Saturday, January 6, 2007
January 5, 2007
The notion of community is very slippery. I wrote an essay on what is community when I was 16 as part of an entry form for this national conference I wanted to attend in New Brunswick. I wrote about how community is not limited to streets and avenues, neighbourhoods or even income. A community forms and grows to create and define itself everyday--it is based on people and their relationships, which is the most fundamental part of the human existence. I often wonder how much of an impact growing up in this community has had on me. I wonder how I would be different if I had worked, played sports or gone to school amongst different people.
Today I worked at both jobs, teaching skating at the local rink and serving food at a nearby restaurant. Both are no more than five minutes from my house by car and thus, neatly nestled within my community.

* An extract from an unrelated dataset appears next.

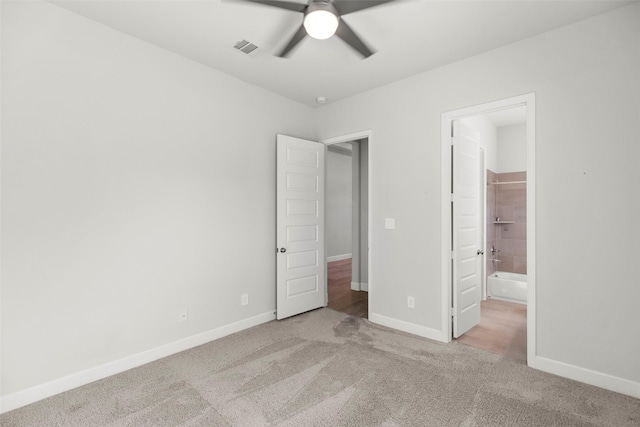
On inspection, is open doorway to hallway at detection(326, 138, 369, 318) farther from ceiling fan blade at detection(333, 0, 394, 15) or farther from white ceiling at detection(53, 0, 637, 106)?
ceiling fan blade at detection(333, 0, 394, 15)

I walked to the rink today and this picture was taken just before my neighbour, a cop whose children I babysat for many years, drove by and offered to drive me the rest of the way. I am so glad that where I grew up, this neighbourly gesture is commonplace, safe and welcomed. The paper today boasted warnings to women who use mass transit (me!?) that an extremely violent purse snatcher is on the loose on the eastside. Not that this miscreant would try to lure me into his vehicle, or that my community is by any means violence-free. However, today I was able to walk out the front doors of the restaurant I work at, at 11:40pm through the darkness and hail, to my car without concern. How sad is it when that becomes an accomplishment and a blessing?